* 記事の抜粋 *
---------------

韓流ファンの日本人観光客までレイプ集団の毒牙に!
文=張 赫(フリーライター)
韓国では、成人女性は言うに及ばず、児童や地理に不案内な観光客を狙ったレイプ事件が多発し、深刻な社会問題となっている。
李明博大統領が昨年12月の日韓首脳会談で慰安婦問題を取り上げた1か月ほど前、42歳の男が刑務所を出所した。男は2004年にソウルで20代女性に性的暴行を加えた罪で逮捕・起訴され、懲役7年6か月を言い渡されていた。
長い刑期を終えて出所した男は保護観察対象となり、足首にはGPSが入った“電子足輪”が付けられた。だが、再び同じ過ちを繰り返すまでに時間は かからなかった。今年8月、37歳の女性宅に忍び込んで性的暴行を加え、最後は殺害した。男はすぐに警察に逮捕されたが、「捕まれば刑務所にいき、捕まら なければそれでよかった」と反省の色もなかったという。
韓国では近年、未成年による性犯罪も社会問題化している。10月4日、忠清南道で高校1年の男子7人が、中学2年の女子に集団で性的暴行を加える事件が起きた。
暴行した男子生徒は、「強制的な暴行は加えていない」と容疑を否認。学校側は「事件に関わった学生たちは9日間の停学で、警察の捜査結果を待っている状態」とコメントしている。女子中学生は現在、総合病院の精神科で治療を受けているが、まだ学校に通えない状態だという。
外国人観光客も標的にされる。被害者になりやすいのが、韓流ブームによって大挙する日本人観光客だ。「日本人女性は韓国人と付き合いたがっている」という都合のいい“伝説”が韓国の若者の街・弘大に広まっており、そこで事件は起きた。
弘大は弘益大学校の略称で、その周辺の地名にもなっている。同大は韓国を代表する美術家、デザイナー、ミュージシャンなどを輩出しており、学生た ちは韓国全土からやってくる。大学周辺では、夜になるとロック、ジャズなど様々なジャンルのクラブがオープンし、まばゆいネオンを光らせている。

---------------

(保存された一覧)
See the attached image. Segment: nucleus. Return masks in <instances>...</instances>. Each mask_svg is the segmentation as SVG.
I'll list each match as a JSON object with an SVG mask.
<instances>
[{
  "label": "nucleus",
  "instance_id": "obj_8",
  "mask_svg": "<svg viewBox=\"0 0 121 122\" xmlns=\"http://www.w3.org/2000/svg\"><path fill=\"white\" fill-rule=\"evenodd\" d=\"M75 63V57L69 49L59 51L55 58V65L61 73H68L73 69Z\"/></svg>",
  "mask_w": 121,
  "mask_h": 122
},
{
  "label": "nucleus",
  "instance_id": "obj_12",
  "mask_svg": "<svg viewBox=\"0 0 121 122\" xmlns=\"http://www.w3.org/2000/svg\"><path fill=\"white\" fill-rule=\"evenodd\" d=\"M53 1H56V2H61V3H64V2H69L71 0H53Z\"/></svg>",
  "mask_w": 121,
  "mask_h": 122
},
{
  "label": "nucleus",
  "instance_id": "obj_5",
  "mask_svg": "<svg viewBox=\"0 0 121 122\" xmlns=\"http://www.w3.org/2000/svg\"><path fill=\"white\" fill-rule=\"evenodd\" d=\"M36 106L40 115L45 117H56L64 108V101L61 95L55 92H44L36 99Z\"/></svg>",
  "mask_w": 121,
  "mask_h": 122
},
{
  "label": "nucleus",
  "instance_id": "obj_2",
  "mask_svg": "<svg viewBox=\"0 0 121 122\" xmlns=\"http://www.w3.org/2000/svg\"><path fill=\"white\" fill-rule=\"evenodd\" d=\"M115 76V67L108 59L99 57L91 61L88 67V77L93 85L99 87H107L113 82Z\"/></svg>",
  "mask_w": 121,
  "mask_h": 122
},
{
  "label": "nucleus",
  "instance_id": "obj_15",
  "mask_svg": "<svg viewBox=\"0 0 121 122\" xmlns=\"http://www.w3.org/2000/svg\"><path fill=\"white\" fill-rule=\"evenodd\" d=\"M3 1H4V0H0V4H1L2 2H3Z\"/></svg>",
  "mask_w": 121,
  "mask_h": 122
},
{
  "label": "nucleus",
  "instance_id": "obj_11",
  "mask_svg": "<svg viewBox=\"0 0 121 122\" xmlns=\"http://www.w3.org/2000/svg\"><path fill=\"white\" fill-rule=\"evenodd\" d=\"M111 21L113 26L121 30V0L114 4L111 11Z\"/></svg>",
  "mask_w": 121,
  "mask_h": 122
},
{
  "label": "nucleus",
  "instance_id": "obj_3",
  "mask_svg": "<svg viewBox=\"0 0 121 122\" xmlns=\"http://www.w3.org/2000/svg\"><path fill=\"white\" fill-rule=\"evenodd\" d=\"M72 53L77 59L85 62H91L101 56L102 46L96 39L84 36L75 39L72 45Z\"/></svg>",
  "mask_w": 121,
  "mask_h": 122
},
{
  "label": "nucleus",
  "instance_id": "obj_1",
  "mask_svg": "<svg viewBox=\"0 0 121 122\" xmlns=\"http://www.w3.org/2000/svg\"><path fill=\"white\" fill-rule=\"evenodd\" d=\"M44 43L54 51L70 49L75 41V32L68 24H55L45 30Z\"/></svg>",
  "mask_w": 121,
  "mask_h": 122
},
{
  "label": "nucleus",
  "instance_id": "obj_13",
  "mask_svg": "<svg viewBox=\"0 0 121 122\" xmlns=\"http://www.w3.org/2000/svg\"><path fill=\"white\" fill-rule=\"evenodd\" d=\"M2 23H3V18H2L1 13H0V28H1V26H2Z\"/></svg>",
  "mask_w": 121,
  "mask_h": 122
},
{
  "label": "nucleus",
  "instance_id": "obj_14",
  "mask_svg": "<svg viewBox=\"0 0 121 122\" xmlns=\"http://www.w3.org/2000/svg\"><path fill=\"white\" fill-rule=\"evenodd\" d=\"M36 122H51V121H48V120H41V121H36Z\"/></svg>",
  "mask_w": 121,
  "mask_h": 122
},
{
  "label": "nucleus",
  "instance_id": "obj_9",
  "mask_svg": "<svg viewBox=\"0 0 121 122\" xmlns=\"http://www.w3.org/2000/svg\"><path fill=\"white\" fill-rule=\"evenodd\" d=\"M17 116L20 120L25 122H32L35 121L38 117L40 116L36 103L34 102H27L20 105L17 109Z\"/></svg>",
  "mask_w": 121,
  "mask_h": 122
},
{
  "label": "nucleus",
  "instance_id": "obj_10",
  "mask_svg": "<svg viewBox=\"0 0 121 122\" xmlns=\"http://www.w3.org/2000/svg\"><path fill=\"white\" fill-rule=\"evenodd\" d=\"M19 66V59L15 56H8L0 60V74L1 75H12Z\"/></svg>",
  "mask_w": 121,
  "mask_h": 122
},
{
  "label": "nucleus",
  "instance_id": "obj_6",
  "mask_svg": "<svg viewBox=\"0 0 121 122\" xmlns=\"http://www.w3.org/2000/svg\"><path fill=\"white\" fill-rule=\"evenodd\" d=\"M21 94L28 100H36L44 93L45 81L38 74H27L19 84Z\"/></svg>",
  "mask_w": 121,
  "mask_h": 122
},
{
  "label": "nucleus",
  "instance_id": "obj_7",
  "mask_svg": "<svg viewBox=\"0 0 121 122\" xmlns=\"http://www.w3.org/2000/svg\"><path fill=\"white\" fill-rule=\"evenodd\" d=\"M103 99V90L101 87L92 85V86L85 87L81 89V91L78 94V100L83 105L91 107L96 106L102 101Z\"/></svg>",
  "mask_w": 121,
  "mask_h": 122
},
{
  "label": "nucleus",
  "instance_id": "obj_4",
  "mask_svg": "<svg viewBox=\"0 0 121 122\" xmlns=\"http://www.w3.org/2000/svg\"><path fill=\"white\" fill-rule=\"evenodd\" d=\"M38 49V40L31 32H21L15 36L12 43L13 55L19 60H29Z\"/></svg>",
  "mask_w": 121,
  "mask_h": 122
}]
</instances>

---------------

韓国の性犯罪を扱った記事の「李明博大統領が昨年12月の日」から「ており、そこで事件は起きた。」までを、一字一句変えずに書き写してもらえますか？ この一覧は今回の作業には使いません。

李明博大統領が昨年12月の日韓首脳会談で慰安婦問題を取り上げた1か月ほど前、42歳の男が刑務所を出所した。男は2004年にソウルで20代女性に性的暴行を加えた罪で逮捕・起訴され、懲役7年6か月を言い渡されていた。
長い刑期を終えて出所した男は保護観察対象となり、足首にはGPSが入った“電子足輪”が付けられた。だが、再び同じ過ちを繰り返すまでに時間は かからなかった。今年8月、37歳の女性宅に忍び込んで性的暴行を加え、最後は殺害した。男はすぐに警察に逮捕されたが、「捕まれば刑務所にいき、捕まら なければそれでよかった」と反省の色もなかったという。
韓国では近年、未成年による性犯罪も社会問題化している。10月4日、忠清南道で高校1年の男子7人が、中学2年の女子に集団で性的暴行を加える事件が起きた。
暴行した男子生徒は、「強制的な暴行は加えていない」と容疑を否認。学校側は「事件に関わった学生たちは9日間の停学で、警察の捜査結果を待っている状態」とコメントしている。女子中学生は現在、総合病院の精神科で治療を受けているが、まだ学校に通えない状態だという。
外国人観光客も標的にされる。被害者になりやすいのが、韓流ブームによって大挙する日本人観光客だ。「日本人女性は韓国人と付き合いたがっている」という都合のいい“伝説”が韓国の若者の街・弘大に広まっており、そこで事件は起きた。